Data provided:
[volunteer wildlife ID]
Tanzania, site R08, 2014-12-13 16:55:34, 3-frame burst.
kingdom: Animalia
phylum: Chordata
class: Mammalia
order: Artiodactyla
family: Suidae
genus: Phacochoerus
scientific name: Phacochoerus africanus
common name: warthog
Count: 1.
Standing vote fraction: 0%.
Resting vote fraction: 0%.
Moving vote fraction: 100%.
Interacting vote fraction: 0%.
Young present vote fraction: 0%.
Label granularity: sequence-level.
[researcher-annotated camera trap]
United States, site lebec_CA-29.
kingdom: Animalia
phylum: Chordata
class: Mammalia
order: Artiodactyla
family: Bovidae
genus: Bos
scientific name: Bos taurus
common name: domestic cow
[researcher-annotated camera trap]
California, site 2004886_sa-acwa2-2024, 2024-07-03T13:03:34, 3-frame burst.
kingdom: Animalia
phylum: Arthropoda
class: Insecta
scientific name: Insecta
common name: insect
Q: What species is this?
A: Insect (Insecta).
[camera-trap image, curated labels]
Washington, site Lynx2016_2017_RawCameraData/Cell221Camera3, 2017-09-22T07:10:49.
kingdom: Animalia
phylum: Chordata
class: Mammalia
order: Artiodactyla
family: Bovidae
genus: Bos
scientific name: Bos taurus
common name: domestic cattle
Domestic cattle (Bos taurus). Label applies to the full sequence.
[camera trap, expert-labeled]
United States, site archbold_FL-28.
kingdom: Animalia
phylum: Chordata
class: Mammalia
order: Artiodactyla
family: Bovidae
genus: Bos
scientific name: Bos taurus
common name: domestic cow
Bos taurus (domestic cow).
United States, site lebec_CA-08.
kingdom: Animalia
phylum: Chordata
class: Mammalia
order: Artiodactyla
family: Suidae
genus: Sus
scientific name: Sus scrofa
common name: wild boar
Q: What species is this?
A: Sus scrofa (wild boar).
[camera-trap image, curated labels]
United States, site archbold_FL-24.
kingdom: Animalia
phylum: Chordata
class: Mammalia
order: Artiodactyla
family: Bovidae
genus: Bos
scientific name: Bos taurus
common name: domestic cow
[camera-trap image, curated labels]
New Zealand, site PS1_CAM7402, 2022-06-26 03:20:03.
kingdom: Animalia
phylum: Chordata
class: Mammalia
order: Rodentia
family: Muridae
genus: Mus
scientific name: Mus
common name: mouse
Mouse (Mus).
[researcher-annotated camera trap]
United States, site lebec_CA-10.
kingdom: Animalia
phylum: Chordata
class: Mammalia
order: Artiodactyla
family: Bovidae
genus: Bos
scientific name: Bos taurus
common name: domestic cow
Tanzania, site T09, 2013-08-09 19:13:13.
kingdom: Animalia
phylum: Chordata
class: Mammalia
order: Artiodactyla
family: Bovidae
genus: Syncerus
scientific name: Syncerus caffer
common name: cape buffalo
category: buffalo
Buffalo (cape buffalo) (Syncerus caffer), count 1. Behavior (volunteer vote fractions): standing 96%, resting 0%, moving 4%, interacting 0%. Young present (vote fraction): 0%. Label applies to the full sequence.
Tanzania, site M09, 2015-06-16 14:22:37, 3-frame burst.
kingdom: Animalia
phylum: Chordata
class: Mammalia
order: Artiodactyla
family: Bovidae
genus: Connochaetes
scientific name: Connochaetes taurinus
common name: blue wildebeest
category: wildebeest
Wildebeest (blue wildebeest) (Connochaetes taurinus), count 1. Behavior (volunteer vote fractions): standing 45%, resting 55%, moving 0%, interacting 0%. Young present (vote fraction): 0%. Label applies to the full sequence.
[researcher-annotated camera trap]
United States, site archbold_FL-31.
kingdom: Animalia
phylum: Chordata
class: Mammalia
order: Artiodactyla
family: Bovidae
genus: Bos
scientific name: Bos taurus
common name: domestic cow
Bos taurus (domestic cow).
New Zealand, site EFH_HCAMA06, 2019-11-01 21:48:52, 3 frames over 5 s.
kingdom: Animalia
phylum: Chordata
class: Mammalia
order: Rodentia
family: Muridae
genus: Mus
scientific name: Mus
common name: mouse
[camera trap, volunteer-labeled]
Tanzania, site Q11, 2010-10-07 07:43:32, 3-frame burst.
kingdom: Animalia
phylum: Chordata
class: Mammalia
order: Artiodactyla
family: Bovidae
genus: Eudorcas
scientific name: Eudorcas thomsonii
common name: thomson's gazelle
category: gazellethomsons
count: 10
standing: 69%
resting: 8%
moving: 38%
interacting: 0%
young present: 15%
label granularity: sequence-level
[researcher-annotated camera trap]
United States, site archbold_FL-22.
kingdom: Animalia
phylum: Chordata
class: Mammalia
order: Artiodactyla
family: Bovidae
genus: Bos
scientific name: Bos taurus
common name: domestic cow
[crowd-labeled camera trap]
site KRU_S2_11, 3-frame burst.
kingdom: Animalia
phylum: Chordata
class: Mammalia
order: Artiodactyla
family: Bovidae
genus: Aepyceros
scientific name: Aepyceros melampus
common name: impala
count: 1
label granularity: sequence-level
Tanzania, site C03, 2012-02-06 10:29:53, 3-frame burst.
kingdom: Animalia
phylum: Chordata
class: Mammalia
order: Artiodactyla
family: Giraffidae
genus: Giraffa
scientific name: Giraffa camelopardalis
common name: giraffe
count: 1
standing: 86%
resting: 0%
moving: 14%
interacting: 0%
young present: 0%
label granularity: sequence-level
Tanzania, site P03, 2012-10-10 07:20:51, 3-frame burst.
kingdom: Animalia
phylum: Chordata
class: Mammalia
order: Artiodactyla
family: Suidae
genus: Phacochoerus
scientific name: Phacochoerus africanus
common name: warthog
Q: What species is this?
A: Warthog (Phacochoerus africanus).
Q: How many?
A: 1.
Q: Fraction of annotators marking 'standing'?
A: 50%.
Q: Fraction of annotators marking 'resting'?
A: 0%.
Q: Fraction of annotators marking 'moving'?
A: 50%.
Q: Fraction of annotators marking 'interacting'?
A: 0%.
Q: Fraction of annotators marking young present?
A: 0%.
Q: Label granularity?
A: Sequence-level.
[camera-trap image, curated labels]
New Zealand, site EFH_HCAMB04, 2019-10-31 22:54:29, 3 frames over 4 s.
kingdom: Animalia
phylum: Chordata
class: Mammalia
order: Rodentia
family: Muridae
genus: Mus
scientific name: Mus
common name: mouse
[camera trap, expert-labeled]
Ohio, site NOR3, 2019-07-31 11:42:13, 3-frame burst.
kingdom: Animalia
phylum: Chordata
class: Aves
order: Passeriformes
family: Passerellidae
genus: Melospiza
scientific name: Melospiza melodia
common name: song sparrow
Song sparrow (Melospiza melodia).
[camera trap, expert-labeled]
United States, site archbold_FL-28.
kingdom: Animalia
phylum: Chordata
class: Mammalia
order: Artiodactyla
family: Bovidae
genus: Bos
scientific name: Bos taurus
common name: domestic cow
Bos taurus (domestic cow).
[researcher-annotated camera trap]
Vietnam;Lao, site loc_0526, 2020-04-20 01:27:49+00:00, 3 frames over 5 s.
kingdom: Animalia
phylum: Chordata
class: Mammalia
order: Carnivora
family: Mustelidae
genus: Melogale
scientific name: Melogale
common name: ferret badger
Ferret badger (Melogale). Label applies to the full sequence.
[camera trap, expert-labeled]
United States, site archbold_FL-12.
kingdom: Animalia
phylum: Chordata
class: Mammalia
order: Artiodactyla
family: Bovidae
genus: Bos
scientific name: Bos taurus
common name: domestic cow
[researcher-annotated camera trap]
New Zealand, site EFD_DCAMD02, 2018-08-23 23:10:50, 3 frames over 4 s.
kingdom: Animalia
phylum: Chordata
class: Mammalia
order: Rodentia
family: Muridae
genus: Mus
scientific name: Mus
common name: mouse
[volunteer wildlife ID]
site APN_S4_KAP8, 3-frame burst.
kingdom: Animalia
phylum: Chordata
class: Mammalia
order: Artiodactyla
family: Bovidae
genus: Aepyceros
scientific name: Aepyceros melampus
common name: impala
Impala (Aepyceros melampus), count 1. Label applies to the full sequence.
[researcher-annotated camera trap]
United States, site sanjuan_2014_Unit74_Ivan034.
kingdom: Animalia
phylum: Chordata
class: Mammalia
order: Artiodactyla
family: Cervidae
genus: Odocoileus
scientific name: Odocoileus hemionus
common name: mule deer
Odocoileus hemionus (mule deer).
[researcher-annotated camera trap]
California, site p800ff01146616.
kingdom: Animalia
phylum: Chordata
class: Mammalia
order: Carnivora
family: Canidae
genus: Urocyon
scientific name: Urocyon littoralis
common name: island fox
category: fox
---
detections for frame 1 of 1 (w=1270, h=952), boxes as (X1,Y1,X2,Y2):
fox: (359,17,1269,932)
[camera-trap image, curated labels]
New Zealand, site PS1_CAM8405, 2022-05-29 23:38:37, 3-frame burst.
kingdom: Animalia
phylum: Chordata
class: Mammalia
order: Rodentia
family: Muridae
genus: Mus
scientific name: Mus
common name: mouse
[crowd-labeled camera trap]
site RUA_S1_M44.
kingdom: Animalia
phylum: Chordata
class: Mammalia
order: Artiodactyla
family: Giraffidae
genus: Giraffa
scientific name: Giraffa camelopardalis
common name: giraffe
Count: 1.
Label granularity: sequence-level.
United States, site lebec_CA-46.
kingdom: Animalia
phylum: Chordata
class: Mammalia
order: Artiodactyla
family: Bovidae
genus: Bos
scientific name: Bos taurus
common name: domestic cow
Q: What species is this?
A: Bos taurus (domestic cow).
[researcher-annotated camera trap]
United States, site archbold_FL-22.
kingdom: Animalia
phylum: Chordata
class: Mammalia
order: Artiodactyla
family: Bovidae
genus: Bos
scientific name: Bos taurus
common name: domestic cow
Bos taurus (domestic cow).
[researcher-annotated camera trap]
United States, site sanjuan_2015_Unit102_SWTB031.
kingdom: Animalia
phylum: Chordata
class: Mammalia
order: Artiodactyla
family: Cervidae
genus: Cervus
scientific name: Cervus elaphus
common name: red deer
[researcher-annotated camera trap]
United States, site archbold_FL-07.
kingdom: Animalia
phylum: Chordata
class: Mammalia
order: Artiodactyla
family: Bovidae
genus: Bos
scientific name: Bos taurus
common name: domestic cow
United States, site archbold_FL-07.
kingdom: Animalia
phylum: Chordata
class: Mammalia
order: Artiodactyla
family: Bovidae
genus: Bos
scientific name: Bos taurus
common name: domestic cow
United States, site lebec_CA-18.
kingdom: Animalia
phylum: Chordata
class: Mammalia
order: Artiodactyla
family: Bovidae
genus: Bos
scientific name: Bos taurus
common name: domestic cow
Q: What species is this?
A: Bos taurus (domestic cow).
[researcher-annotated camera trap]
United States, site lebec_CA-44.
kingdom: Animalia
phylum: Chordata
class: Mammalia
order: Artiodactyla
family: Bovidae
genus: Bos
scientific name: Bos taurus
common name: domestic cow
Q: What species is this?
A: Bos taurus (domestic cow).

Problem details: Print every line from the one that contains "common name: red deer" to the end of the records, exactly as written, and nothing more.

Your solution:
common name: red deer
[researcher-annotated camera trap]
United States, site archbold_FL-07.
kingdom: Animalia
phylum: Chordata
class: Mammalia
order: Artiodactyla
family: Bovidae
genus: Bos
scientific name: Bos taurus
common name: domestic cow
United States, site archbold_FL-07.
kingdom: Animalia
phylum: Chordata
class: Mammalia
order: Artiodactyla
family: Bovidae
genus: Bos
scientific name: Bos taurus
common name: domestic cow
United States, site lebec_CA-18.
kingdom: Animalia
phylum: Chordata
class: Mammalia
order: Artiodactyla
family: Bovidae
genus: Bos
scientific name: Bos taurus
common name: domestic cow
Q: What species is this?
A: Bos taurus (domestic cow).
[researcher-annotated camera trap]
United States, site lebec_CA-44.
kingdom: Animalia
phylum: Chordata
class: Mammalia
order: Artiodactyla
family: Bovidae
genus: Bos
scientific name: Bos taurus
common name: domestic cow
Q: What species is this?
A: Bos taurus (domestic cow).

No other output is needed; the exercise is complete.